# TEXT SECTION
-- Opening Marker --
Sunita Narain reminds us that the environment is everyone’s business
Prerna Singh Bindra Prerna Singh Bindra | 24 Jan, 2018
I WAS READING Conflicts of Interest on a flight out of Delhi when I noticed my co-passenger peer at the book with interest. He was a young tourist from Egypt who wanted to see the world and had used his savings for an India trip. So far, it had been disappointing. The Taj was amazing, but Agra was steeped in rubbish, and Delhi was thick with smog, his lungs weighed heavy, “making even breathing difficult.”
You may say we don’t need visitors like him, but anyone who lives in Delhi NCR and breathes the world’s most polluted air cannot deny his truth.
I felt a sense of shame, but as I gripped the book in my hand, hope stirred—for Conflicts of Interest tackles these very environment issues that have mired India and its battles to resolve them—polluted air, pesticides in our food, a fast food epidemic, climate change, endangered tigers, and toxic water and filth.
-- Closing Marker --
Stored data
-- Opening Marker --
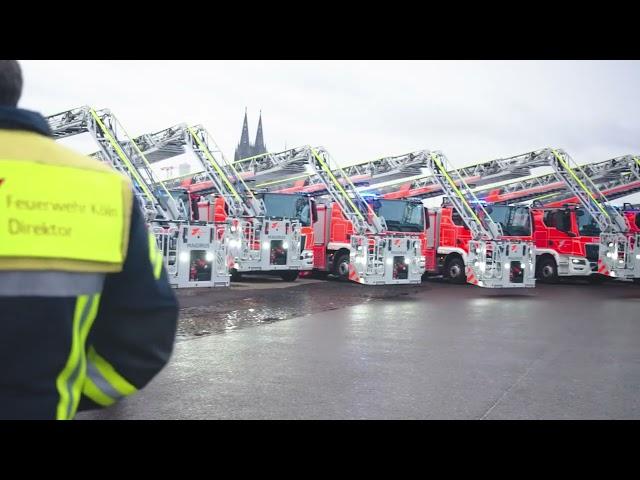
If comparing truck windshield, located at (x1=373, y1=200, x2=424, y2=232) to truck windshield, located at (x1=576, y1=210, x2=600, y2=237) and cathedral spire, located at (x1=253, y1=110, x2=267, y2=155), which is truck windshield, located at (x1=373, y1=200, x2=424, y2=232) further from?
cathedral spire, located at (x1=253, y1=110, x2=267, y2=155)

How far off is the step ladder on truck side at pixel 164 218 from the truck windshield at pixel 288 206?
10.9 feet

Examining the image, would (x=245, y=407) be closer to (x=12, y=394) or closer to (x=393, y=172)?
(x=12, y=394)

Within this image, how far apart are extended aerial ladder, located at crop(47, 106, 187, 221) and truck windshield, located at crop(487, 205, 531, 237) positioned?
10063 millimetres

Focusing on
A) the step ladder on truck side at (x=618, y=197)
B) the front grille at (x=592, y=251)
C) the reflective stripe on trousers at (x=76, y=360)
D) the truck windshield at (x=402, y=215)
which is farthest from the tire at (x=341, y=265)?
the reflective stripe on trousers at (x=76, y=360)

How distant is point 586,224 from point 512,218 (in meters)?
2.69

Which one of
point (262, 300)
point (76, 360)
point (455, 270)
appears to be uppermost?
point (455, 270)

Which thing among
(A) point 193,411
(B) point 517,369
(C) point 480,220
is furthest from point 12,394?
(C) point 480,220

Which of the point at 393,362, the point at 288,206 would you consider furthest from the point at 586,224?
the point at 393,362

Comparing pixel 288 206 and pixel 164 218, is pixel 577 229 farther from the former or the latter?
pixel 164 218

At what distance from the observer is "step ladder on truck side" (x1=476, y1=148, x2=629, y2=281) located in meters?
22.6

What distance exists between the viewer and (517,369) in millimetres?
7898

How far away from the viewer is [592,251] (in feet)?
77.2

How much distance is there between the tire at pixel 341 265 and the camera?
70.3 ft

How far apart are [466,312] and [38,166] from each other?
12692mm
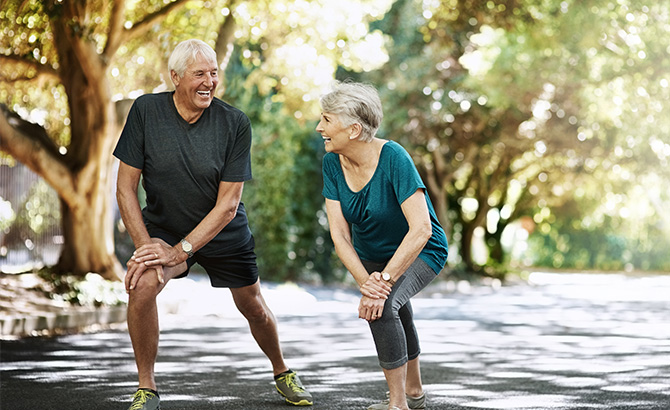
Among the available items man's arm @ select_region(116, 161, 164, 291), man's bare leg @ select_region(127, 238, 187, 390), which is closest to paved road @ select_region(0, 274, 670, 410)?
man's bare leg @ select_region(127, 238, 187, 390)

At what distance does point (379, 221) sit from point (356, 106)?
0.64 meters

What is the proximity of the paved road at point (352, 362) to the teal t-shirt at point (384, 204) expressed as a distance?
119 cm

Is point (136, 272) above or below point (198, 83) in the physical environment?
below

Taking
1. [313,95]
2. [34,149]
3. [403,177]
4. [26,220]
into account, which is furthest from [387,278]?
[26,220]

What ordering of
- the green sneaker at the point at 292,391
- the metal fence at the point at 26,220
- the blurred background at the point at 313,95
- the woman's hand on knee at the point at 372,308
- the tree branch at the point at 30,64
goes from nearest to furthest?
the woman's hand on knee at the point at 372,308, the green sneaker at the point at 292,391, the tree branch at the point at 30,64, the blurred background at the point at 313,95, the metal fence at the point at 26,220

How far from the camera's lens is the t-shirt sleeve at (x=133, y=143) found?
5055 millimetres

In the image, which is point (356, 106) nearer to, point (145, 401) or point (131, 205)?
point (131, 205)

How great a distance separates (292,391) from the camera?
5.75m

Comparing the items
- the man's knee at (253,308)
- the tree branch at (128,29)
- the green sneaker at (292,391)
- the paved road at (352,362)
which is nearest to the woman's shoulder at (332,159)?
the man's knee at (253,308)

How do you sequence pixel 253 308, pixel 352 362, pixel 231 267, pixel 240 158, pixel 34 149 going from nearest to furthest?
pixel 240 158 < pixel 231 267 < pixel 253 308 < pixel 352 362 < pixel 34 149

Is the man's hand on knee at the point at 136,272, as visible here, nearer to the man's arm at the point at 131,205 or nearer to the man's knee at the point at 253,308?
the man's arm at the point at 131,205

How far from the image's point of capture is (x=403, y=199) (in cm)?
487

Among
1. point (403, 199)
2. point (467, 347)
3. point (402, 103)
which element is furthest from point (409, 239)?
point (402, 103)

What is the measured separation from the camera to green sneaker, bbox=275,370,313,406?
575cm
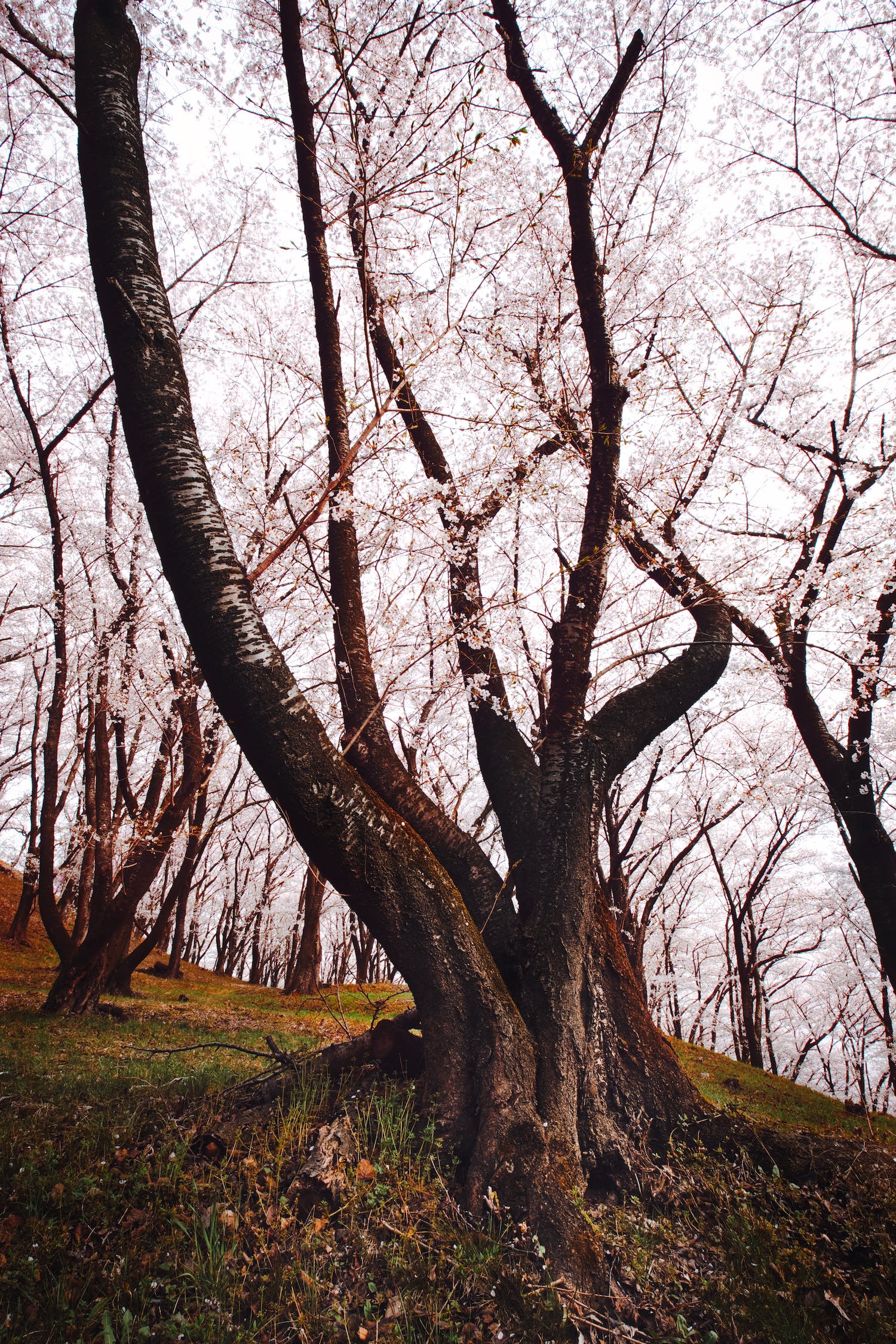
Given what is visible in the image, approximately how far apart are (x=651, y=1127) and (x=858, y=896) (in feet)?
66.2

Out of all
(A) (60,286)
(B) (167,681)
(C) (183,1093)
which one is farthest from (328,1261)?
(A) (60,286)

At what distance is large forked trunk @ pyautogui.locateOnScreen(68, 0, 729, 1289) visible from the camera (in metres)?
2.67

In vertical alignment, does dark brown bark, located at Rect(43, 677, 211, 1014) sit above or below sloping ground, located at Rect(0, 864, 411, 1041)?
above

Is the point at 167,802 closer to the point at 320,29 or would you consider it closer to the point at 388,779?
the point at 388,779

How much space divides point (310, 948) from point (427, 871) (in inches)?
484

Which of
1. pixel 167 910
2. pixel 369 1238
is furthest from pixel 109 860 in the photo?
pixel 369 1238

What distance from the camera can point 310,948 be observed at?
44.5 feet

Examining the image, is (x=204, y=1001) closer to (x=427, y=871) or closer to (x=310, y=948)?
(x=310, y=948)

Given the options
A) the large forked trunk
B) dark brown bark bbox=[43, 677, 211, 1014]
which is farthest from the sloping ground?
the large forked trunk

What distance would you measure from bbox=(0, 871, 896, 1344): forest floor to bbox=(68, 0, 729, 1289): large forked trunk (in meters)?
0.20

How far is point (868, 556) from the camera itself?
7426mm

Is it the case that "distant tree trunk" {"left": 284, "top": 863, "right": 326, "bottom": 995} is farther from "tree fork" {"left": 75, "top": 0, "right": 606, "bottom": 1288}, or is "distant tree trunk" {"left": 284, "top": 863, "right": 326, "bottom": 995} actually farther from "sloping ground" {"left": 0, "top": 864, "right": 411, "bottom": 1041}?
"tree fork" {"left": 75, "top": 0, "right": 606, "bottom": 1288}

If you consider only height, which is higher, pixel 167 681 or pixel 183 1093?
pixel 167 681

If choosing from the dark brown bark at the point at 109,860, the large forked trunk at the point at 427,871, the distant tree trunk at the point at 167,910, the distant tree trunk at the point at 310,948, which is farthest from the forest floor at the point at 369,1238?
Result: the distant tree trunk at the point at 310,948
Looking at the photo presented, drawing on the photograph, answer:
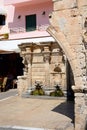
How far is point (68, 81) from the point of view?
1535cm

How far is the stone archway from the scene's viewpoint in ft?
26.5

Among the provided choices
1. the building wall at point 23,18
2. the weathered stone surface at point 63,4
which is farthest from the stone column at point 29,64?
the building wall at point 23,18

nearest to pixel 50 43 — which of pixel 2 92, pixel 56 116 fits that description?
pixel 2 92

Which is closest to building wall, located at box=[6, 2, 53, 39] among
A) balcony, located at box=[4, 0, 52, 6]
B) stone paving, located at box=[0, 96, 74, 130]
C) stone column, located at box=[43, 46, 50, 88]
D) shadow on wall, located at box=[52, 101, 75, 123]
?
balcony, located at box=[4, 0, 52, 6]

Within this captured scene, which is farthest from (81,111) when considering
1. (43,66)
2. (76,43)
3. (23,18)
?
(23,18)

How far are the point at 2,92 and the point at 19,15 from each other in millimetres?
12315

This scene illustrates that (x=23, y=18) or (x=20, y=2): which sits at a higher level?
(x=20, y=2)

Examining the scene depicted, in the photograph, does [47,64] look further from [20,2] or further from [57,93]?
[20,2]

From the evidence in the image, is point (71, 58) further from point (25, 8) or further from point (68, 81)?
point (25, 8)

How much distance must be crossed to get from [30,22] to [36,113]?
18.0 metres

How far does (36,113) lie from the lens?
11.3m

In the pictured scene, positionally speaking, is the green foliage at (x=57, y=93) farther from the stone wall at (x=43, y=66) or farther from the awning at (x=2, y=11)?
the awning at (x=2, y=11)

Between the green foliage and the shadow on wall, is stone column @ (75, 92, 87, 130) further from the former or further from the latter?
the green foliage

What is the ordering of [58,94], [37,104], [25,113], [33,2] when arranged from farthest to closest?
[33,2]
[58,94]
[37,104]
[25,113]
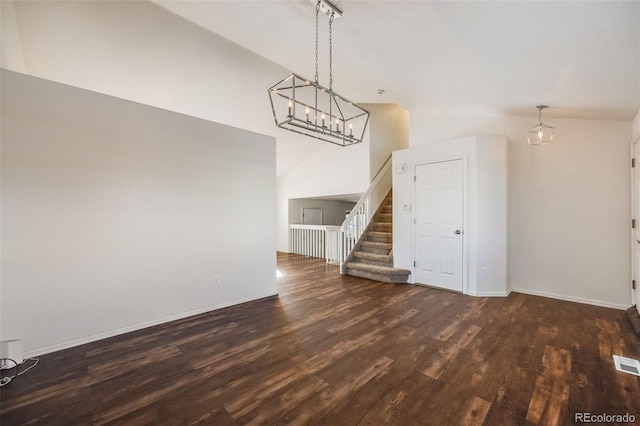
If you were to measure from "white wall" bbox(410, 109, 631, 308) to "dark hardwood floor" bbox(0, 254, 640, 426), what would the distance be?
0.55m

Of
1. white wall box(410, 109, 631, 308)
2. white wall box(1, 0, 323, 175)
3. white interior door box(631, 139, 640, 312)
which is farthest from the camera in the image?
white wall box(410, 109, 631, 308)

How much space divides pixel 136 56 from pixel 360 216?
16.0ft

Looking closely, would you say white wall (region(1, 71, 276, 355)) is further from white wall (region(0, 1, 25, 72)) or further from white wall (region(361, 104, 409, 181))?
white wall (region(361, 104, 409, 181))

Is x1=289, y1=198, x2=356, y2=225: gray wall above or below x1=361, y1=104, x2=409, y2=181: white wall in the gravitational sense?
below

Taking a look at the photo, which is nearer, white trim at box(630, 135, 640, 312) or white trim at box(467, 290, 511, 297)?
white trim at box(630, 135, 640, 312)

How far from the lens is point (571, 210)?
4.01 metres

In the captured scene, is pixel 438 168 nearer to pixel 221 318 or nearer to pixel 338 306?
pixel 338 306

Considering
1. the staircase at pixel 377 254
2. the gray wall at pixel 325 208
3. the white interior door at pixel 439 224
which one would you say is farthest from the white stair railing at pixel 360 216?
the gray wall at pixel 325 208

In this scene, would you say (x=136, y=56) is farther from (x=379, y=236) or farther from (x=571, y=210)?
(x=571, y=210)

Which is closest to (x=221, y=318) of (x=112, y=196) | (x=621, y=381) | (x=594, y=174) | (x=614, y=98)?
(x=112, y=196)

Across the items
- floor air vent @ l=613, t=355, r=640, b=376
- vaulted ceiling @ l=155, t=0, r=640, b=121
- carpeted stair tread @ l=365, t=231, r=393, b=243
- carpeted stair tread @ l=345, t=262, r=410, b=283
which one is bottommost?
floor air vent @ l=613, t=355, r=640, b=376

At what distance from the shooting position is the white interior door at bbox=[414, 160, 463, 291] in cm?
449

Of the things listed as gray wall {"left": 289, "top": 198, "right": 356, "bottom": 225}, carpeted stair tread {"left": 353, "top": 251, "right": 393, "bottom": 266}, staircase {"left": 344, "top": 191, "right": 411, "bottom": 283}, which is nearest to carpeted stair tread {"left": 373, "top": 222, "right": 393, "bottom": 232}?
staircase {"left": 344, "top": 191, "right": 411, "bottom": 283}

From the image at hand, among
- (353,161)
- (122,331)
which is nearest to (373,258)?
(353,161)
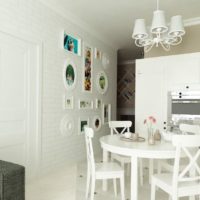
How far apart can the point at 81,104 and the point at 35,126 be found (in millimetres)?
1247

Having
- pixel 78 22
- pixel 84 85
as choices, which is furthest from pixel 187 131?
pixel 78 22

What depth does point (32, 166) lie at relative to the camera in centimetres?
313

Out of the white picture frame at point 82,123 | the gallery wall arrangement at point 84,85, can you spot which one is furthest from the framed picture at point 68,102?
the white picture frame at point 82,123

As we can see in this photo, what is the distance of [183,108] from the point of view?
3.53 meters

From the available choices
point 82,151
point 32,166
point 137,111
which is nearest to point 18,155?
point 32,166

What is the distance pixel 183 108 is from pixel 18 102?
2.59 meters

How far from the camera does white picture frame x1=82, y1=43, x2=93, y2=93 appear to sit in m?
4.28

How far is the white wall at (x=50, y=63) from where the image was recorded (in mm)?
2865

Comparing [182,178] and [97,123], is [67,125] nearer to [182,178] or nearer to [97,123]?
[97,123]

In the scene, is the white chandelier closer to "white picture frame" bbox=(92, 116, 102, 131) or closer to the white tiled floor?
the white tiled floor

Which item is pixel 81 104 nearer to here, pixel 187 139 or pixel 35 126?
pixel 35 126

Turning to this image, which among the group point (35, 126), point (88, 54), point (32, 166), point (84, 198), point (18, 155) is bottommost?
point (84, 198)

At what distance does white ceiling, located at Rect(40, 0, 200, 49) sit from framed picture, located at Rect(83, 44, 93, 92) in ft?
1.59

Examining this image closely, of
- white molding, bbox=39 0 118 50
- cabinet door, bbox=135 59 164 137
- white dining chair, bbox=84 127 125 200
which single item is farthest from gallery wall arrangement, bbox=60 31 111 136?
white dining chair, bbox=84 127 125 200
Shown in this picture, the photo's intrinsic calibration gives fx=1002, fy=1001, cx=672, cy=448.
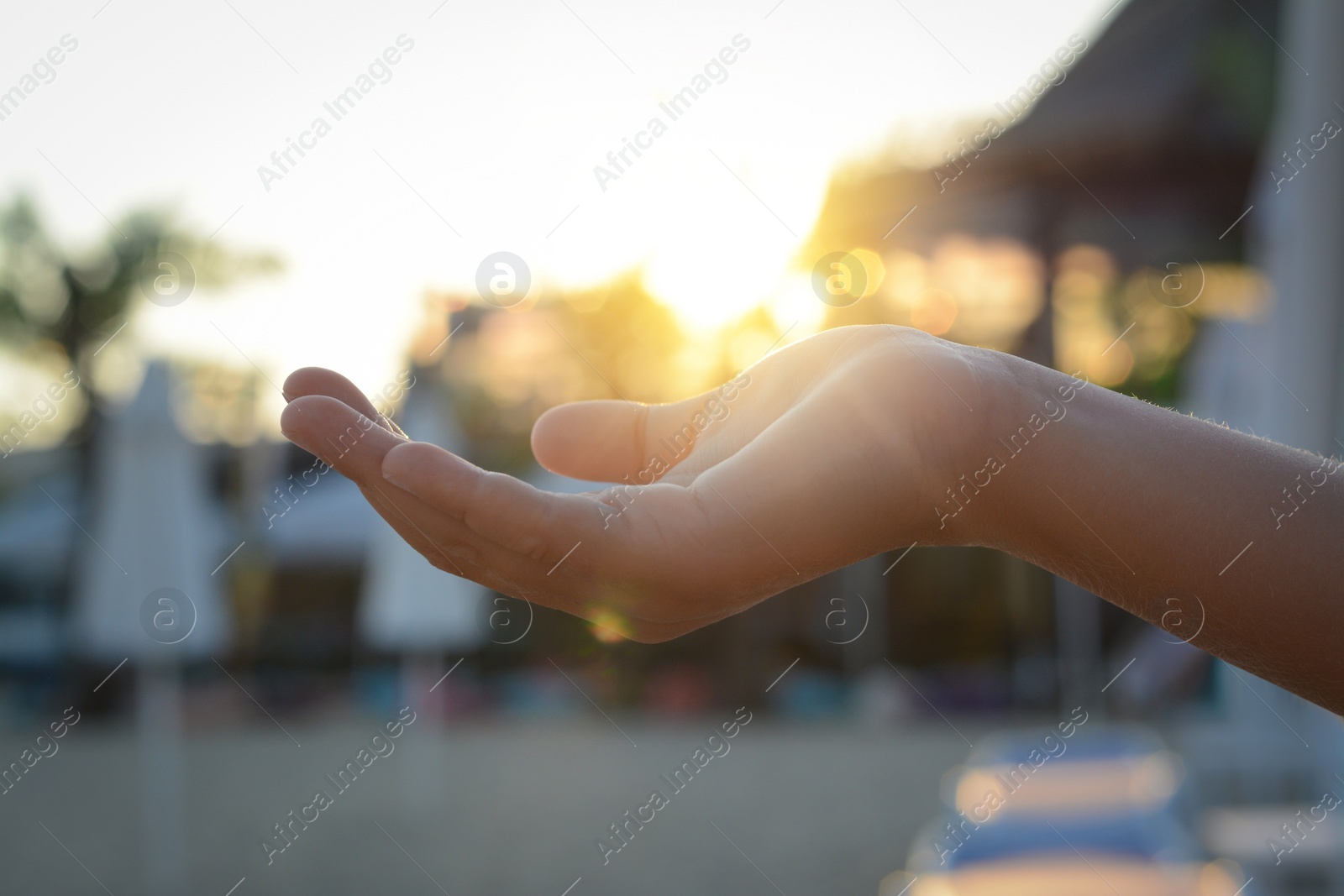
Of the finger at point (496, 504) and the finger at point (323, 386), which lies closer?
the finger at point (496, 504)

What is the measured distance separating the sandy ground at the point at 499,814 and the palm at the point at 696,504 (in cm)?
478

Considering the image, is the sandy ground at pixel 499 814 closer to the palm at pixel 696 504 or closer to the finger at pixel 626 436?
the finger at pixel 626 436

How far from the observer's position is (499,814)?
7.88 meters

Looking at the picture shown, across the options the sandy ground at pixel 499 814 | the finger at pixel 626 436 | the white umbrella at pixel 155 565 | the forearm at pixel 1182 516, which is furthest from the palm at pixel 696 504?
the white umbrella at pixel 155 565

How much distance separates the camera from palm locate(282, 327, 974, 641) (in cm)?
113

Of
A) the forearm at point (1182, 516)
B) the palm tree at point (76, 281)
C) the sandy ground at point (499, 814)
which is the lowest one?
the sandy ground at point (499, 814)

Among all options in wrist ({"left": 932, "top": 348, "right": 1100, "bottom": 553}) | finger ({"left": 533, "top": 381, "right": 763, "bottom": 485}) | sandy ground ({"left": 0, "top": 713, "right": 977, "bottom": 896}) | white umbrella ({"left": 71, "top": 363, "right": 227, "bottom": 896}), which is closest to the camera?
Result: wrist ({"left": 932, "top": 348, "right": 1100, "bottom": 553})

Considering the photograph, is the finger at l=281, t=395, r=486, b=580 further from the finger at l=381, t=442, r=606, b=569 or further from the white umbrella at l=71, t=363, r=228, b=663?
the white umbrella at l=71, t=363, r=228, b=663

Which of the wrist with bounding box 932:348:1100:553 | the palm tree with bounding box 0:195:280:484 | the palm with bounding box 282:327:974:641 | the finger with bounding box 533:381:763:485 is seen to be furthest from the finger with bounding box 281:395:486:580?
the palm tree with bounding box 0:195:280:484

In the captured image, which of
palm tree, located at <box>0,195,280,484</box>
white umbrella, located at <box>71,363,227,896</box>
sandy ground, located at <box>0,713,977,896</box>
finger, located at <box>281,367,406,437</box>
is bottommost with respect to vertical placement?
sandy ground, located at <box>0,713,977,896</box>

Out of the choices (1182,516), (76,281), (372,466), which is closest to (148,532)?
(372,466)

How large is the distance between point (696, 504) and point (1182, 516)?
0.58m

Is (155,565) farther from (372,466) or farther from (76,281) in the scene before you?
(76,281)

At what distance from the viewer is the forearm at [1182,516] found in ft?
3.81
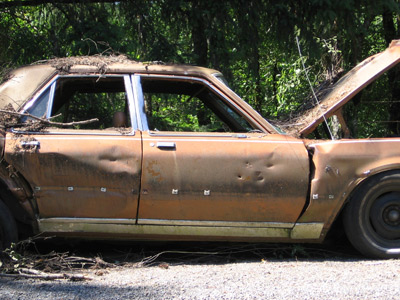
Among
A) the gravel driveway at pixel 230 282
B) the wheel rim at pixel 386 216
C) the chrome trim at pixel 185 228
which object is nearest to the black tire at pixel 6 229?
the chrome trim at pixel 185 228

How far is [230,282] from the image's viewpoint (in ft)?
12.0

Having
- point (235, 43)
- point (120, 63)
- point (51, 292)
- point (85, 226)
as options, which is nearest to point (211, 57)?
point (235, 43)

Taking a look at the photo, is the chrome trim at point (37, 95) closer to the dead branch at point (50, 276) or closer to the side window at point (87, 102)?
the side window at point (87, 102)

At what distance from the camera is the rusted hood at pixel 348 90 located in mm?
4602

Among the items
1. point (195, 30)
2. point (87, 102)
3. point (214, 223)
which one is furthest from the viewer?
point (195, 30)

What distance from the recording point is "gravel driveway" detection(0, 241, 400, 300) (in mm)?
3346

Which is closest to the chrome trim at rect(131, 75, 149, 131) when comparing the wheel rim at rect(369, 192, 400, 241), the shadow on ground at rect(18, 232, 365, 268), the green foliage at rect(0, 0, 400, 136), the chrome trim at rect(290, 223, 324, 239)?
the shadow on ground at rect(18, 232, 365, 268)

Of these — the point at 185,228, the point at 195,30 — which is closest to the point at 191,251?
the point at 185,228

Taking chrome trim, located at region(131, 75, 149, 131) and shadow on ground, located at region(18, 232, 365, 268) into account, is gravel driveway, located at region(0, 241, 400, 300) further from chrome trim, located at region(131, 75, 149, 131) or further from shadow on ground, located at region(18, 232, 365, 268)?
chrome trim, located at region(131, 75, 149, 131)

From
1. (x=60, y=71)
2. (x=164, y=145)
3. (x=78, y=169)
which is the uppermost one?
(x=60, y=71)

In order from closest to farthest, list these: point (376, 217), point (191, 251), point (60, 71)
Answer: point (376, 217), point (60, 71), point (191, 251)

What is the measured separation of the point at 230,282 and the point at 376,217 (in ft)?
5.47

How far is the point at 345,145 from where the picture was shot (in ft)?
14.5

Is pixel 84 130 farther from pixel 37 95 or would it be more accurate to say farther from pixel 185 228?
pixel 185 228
-- Closing Marker --
# ASSIGNED TASK 1
Answer these questions about the review of Sunita Narain's book:
(a) What country was the young co-passenger from?
(b) Whose air does the review say people in Delhi NCR breathe?
(c) Which animal does the review list among the environment issues the book tackles?
# ASSIGNED TASK 2
From the review of Sunita Narain's book, set down the part that opens with the words containing "Sunita Narain reminds" and closes with "deny his truth.".
# ASSIGNED TASK 3
Resume the review of Sunita Narain's book, picking up after its final sentence.

# ANSWER 1
(a) Egypt.
(b) The world's most polluted air.
(c) Tigers (endangered tigers).

# ANSWER 2
Sunita Narain reminds us that the environment is everyone’s business
Prerna Singh Bindra Prerna Singh Bindra | 24 Jan, 2018
I WAS READING Conflicts of Interest on a flight out of Delhi when I noticed my co-passenger peer at the book with interest. He was a young tourist from Egypt who wanted to see the world and had used his savings for an India trip. So far, it had been disappointing. The Taj was amazing, but Agra was steeped in rubbish, and Delhi was thick with smog, his lungs weighed heavy, “making even breathing difficult.”
You may say we don’t need visitors like him, but anyone who lives in Delhi NCR and breathes the world’s most polluted air cannot deny his truth.

# ANSWER 3
The book is hard hitting, strident in tone, yet a fluent read as the narrative weaves through the environment struggles of the author, and the organisation she heads, Centre for Science and Environment. The CSE has been at the forefront of many environment ‘conflicts’ and readers may recall its push for CNG to replace polluting diesel at the turn of the millennium. This helped Delhi breathe cleaner for a few years, till a massive tsunami of cars and diesel SUVs had us again struggling for breath.
The book exposes the complicity of big corporations and their collusion with governments mandated to protect the interest of citizens. Tata Motors, for instance, sued CSE for defamation when it wrote on the toxicity of diesel, even though diesel exhaust has potent carcinogens. Most attacks, however, were personal, says the author, citing the instance of protests outside her residence. The cost environmentalists like Narain pay for fighting what are essentially everyone’s battles is a telling commentary on multiple ‘conflicts of interest’—of profits, ideas and ideologies that surround all green issues.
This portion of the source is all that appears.